*PASSAGE GIVEN*.
= = =
HORTON, Justice.
Steve Wanner (Wanner) was arrested on suspicion of driving under the influence and the results of his breath tests were over the legal limit. Based upon Wanner's failure of this evidentiary test, the officer provided him a form captioned as "Notice of Suspension" (the Notice or Notice of Suspension) provided by the Idaho Department of Transportation (IDOT). Wanner then requested an administrative hearing, although this request was not made within seven days as required by I.C. § 18-8002A(7). IDOT, acting in its administrative capacity, denied the request as untimely. Wanner appealed to the district court, arguing that the Notice did not provide sufficient notice regarding the effect of any suspension on his commercial driving privileges and thereby denied him due process. The district court agreed with Wanner, reversed IDOT's decision and held that Wanner was entitled to an administrative hearing. IDOT appeals from that decision.
Because we find that Wanner failed to timely request a hearing regarding the suspension of his driving privileges pursuant to I.C. § 18-8002A and because he has failed to exhaust his administrative remedies relating to his disqualification from operating a commercial vehicle, we reverse.
On the afternoon of August 7, 2008, an Idaho State Police officer investigated a call reporting that a pickup truck had been driven off the road. Wanner admitted to driving the pickup, which was not a commercial vehicle. Although Wanner was the holder of a Class A commercial driver's license (CDL), he did not have the license in his possession. As the officer spoke with Wanner, he smelled alcohol and Wanner admitted that he had a couple of drinks with lunch. The officer subsequently had Wanner perform field sobriety tests. Based upon the results of the horizontal gaze nystagmus test and Wanner's difficulty in performing other tests, the officer arrested Wanner for driving under the influence. The officer transported Wanner to the Franklin County Sheriff's office, read and explained the Notice, and Wanner submitted to a breath test. The results of the breath test were 0.094 and 0.090, both of which exceed the legal limit of 0.08. I.C. § 18-8004(1)(a).
Similar language is repeated on the back side of the Notice.
Other relevant language included on the face of the Notice of Suspension refers to CDLs. The Notice includes a box asking whether the driver was operating a commercial vehicle and states that if you refuse to take the breath tests and "you were operating a commercial motor vehicle, any temporary permit issued will not provide commercial driving privileges of any kind." In addition, the Notice states in bolded capital letters "this suspension for failure or refusal of the evidentiary test(s) is separate from any other suspension ordered by the Court." The back side of the Notice also states that "[i]f you have questions or need additional information regarding this notice or your driving privileges, call Driver Services at 334-8735."
The Notice did not address the situation presented by the underlying facts of this case: the consequences of refusing or failing evidentiary testing for the holder of a CDL who was not operating a commercial vehicle at the time of contact with law enforcement. This is significant because I.C. § 49-335(2) provides that a motorist who fails evidentiary testing is disqualified from operating a commercial vehicle for not less than one year.
= = =
Dataset entries
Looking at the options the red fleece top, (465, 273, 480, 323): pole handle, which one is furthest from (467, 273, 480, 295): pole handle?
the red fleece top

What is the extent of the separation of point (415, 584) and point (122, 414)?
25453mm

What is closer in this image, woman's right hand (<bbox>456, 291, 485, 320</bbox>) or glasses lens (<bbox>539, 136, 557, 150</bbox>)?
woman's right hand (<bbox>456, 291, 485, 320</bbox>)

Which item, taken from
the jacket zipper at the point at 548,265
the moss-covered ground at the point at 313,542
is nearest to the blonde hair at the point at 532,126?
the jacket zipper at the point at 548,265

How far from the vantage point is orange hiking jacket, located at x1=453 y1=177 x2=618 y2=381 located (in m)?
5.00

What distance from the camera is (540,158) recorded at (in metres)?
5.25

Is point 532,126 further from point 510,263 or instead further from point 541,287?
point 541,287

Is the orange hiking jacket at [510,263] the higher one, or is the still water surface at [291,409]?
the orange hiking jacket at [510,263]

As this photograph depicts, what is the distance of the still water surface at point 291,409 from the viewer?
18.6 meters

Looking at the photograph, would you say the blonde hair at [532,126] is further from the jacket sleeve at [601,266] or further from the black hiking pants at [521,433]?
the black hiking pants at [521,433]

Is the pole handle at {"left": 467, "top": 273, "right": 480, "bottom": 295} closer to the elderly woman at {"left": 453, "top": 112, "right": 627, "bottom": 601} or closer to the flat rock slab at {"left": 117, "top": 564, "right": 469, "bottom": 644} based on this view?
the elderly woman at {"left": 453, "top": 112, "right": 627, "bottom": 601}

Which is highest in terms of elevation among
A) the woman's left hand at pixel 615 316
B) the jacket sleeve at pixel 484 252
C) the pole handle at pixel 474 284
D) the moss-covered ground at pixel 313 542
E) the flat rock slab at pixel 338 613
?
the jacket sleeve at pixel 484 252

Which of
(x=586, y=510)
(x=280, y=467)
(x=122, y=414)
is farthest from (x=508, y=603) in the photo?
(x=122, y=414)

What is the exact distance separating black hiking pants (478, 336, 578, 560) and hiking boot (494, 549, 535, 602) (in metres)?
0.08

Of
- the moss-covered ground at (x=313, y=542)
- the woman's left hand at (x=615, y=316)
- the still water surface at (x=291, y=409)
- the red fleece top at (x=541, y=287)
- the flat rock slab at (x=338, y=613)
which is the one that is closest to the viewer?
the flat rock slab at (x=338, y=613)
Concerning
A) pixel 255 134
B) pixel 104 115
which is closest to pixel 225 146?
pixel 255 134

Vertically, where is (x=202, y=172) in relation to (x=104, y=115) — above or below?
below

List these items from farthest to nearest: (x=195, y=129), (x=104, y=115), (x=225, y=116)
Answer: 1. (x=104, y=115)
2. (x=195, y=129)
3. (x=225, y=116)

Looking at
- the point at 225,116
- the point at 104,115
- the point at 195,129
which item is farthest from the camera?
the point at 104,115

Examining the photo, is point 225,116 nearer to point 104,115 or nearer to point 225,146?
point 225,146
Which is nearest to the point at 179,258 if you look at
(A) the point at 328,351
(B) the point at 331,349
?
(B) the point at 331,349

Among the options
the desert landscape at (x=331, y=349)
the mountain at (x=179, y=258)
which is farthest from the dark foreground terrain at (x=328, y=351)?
= = =
*CHALLENGE A*.
Rewrite the records from the line containing "Which is nearest" through the end of the records, replacing "desert landscape" with "arid landscape" and leaving everything else unchanged.
*CHALLENGE B*.
Carry on the court opinion about the driver's license suspension from the point where it stops.

*WRITTEN RESPONSE A*.
Which is nearest to the point at 179,258 if you look at
(A) the point at 328,351
(B) the point at 331,349
?
(B) the point at 331,349

Among the options
the arid landscape at (x=331, y=349)
the mountain at (x=179, y=258)
which is farthest from the dark foreground terrain at (x=328, y=351)?

*WRITTEN RESPONSE B*.
Wanner did not request an administrative hearing within the seven days prescribed in the Notice. Rather, he first requested a hearing fourteen days later, on August 21, 2008. Although there is nothing in the record on appeal showing that IDOT provided Wanner with notice of his disqualification from operating commercial vehicles, it appears that such a notice prompted his delayed request for a hearing, although his request for a hearing was made pursuant to I.C. § 18-8002A. On August 22, 2008, IDOT mailed a "Notice of Untimely Request for Hearing" denying Wanner's request. That notice informed Wanner that his suspension would become effective September 6, 2008.
IDOT filed a motion to dismiss on January 13, 2009. IDOT argued in its accompanying memorandum that because Wanner did not request a hearing within seven days and included no explanation for his untimely request, he waived his right to contest the suspension. The district court found that the petition for judicial review asserted that Wanner had received "improper and/or insufficient" notice and the officer "did not properly advise him of his rights in accordance with Idaho law." Concluding that IDOT's motion went "to the very crux of the appeal," the district court denied the motion.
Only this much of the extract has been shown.